Der Marketing-Mix - den Kunden zum Produkt lotsen

Der Kunde kauft nicht nur aus einer Laune heraus ein Produkt, sondern weil die einzelnen Marketingmaßnahmen in ihrer Gesamtheit wirken. Diese Gesamtheit an Instrumenten entspricht dem Marketing-Mix. In Fachkreisen wird hier von den 4Ps gesprochen:
  • Product (Produktgestaltung)
  • Price (Preispolitik)
  • Promotion (Kommunikationspolitik)
  • Place (Distributionspolitik)

Produktgestaltung - der Kunde und seine Bedürfnisse

Ihre Idee kann in verschiedene Kategorien eingeteilt werden: Güter des täglichen Bedarfs, Güter des gehobenen Bedarfs, Spezialitäten, Verbrauchsgüter, Gebrauchsgüter oder Dienstleistungen.
Neben der Produktart müssen Sie sich auch über Ihr Sortiment im Klaren sein. Wollen Sie Ihre Innovation noch erweitern, dann ist eine Markenbildung eine erstrebenswerte Idee. Das Produkt soll nicht so eng formuliert werden, da später noch Probleme auftauchen können. Neben dem Produkt selbst kommen zusätzlich Themen dazu, die dem Servicespektrum dienen. Dazu gehört beispielsweise Gewährleistung, Reparaturservice, Zubehör oder Wartungsverträge.
Die Anmeldung einer Marke gehört zur Produktgestaltung. Sie steht für die Qualität und das Image eines Produktes und hilft dem Kunden bei der Wiedererkennung. Der Markenkern ist das Herzstück der Marke und Dreh- und Angelpunkt für die Marktposition.
Informationen zum Markenschutz finden Sie hier. Auch können Sie sich kostenlos von einem Patentanwalt zur Markenanmeldung bei der IHK Regensburg beraten lassen. Informationen dazu im IHK-Angebot der Erfinderberatung.

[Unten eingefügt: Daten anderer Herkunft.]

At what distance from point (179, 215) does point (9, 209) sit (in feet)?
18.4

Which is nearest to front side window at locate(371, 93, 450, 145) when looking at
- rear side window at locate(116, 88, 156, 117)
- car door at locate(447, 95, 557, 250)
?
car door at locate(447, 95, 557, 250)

Preispolitik - der Preis ist heiß

Der Preis ist ein fundamentaler Faktor für den Erfolg Ihrer Innovation. Die Festlegung des Preises gestaltet sich schwierig, zumal die Herstellungskosten einen Mindestpreis vorgeben, während die Zahlungsbereitschaft der Kunden eine Obergrenze zur Folge hat. Die richtige Preisstrategie zu finden, ist die wesentliche Aufgabe der Preispolitik.
Folgende Einflussgrößen wirken auf den Preis ein: Rohstoffpreis, Produktionskosten, Löhne/Gehälter, Wahrnehmung der Kunden, Wettbewerb, Produktnutzen, Handelsmarge, Kosten für Vertrieb/Marketing, Gewinnerwartung, Nachfrage, Marktform, Rabatt oder Skonti.
Die Preise lassen sich nach unterschiedlichen Ansätzen finden. Sie können sich vormalig an den Herstellungskosten und den Aufschlägen orientieren. Die Marktorientierung dagegen fokussiert sich hauptsächlich auf die Preise der Mitbewerber, wobei der kalkulatorische Preis die Untergrenze markiert. Der Preis kann auch wertorientiert gestaltet sein. Bei Innovationen mit einem klaren USP, die einen besonders hohen Nutzen haben, ist der Kunde bereit, weitaus mehr zu zahlen als vielleicht die Herstellungskosten es erfordern. Dabei spielt ein Markenimage eine wesentliche Rolle.
Jedes Produkt unterliegt einer Preis-Absatz-Funktion, d.h. einer Relation zwischen Marktpreis und Verkaufsmenge. Je höher der Preis, desto geringer die Stückzahlen, die an die Kunden abgesetzt werden können. Preise von Produkten können günstiger ausfallen und dafür die der Zusatzprodukte höher gestaltet werden. Ein bekanntes Beispiel hierbei sind Drucker und Patronen.
Auch kann der Preis in unterschiedlichen Situationen des Produktlebenszyklus divers ausfallen. Eine Innovation kann mit einem sehr hohen Preis in den Markt eingeführt werden. So mancher Kunde wartet vielleicht schon ungeduldig auf die Innovation und ist bereit jeden Preis zu zahlen. Sobald mehr Mitbewerber den Markt stürmen, muss der Preis wieder angepasst werden. Aber auch Lockvogelpreise, sprich Tiefpreise zur Markteinführung können Kunden anlocken. Daraufhin kann später der Preis angehoben werden. Generell kommt es immer wieder zu Preisanpassungen im Lebenszyklus des Produkts, beispielsweise bei steigenden Rohstoffpreisen.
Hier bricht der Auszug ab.